In terms of its artstyle, PUBG aims for a realistic military look, which makes sense considering the game’s origin as a mod for a military shooter.  Graphically speaking, it isn’t much to write home about; there aren’t many flashy graphical effects, even on the highest settings, and the sparseness of the environments leaves most areas of the map rather plain looking.  Tall mountain peaks and cliff sides do provide some impressive vistas, and the forest map mixes it up with both both dense forests and open fields, but overall it can’t hold a candle to realistic shooters like Call of Duty and Battlefield, which are made by much bigger teams of people.


Fortunately for PUBG, though, graphics aren’t the main appeal of the game; its draw lies in its gameplay, which stands out from other shooters both in terms of its pacing as well as many of its unique mechanics.  As mentioned above, the flow of gameplay alternates between stretches of downtime and quick, intense firefights, which contrasts with the constant fast pace of its AAA counterparts.  But that’s not all; PUBG’s scavenging and inventory system also sets the game apart.  Each abandoned building contains random resources, which means that whenever you enter a shop or house, there’s a chance you could find really valuable gear (although some of the best can only be found in the special packages that are airdropped randomly on the map throughout the match).  It also increases the stakes of the firefights; finding good armor and powerful weapons isn’t a guarantee of your survival, and the winner of any given fight can loot all the goodies off the opponent’s corpse.  Even then you can’t rest on your laurels, as gunshots attract the attention of others nearby, and you’re a sitting duck as long as you’re sifting through your inventory screen.

My biggest complaint about the game is probably its steep learning curve.  Because PUBG feels so different from other shooters on the market, it takes some time to get used to the flow of the game.  The controls are also a bit clunkier than in other games of its type, and your character doesn’t move as quickly either, which adds to the adjustment needed to play the game well.  And since PUBG lacks either a proper tutorial or a ranking system at this point, new players who don’t know what they are doing are simply dropped into a competitive scenario with people who may already be much better at the game.  This makes playing the game solo particularly difficult and potentially quite frustrating until you get the hang of it.


While going it on your own can be a valuable experience, forcing you to hone your skills in an unforgiving environment with no backup, in my time with PUBG I’ve found that I have much more fun playing on a team.  The quiet stretches of scavenging and traveling provide opportunity to chat and relax a bit, while the firefights require you and your teammates to work together, calling out enemy locations and executing strategies.  And unlike in solo play, getting your health knocked down to zero isn’t an automatic death here; instead, losing your health puts you in a downed state in which all you can do is crawl, and your teammates have a brief window of time in which they can revive you.  This sets up tense moments with players bleeding out and crawling to safety, their fate left in the hands of the one teammate forced to play the hero as he or she fights off the enemy.  Even if some members of a team die part way through a match, all of them receive credit if the surviving teammates manage to win.

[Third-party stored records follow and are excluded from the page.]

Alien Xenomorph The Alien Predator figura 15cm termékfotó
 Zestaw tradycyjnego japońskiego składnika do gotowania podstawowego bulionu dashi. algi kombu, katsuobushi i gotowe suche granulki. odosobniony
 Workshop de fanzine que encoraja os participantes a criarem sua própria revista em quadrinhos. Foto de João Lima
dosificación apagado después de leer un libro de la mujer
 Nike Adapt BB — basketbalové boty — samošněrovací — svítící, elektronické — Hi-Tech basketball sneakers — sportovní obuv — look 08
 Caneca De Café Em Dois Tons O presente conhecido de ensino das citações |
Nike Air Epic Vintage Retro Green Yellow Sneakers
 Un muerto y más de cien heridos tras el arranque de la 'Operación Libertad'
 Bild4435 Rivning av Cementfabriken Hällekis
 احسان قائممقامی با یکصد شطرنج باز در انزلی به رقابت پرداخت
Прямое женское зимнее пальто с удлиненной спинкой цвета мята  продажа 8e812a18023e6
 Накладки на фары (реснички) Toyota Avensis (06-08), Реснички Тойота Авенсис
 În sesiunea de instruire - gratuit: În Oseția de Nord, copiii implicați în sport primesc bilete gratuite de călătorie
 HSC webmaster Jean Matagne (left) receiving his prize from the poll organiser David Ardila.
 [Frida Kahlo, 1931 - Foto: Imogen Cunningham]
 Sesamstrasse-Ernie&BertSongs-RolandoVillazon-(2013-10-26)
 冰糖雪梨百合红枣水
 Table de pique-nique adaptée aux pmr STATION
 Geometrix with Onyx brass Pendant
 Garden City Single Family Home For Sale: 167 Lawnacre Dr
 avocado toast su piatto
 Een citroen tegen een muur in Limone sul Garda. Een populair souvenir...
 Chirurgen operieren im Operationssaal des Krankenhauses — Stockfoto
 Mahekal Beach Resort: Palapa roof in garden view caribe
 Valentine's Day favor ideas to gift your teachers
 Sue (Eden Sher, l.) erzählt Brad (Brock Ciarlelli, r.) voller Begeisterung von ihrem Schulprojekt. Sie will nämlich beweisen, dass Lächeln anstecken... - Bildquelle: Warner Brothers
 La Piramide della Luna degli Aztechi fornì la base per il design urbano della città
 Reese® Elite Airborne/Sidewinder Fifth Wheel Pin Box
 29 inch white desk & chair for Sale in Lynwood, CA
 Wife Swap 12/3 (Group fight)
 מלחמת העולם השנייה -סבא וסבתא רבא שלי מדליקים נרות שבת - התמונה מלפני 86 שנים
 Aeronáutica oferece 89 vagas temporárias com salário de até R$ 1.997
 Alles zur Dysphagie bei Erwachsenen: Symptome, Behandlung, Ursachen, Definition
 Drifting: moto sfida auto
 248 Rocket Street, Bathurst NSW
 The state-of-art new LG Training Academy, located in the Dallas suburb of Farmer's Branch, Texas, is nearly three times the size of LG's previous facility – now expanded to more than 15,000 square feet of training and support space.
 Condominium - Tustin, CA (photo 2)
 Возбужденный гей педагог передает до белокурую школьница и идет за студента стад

All things considered, PUBG is a great game that deserves the praise and success that it has received.  The thrill it provides through its tense gameplay and unique mechanics is unparalleled, even compared to shooters that have much bigger budgets behind them.  On top of all that, the opportunity to forge relationships with your friends through coordinated team play adds a potent social dynamic that eludes many other games.  I’ll admit that I was skeptical when I first heard about this game and started playing it; the humble graphics and steep learning curve didn’t make for a compelling experience right out of the gate.  But over time, and with a little help from my friends, I came to see how PUBG provides a fun and rewarding experience unlike anything else I had played before.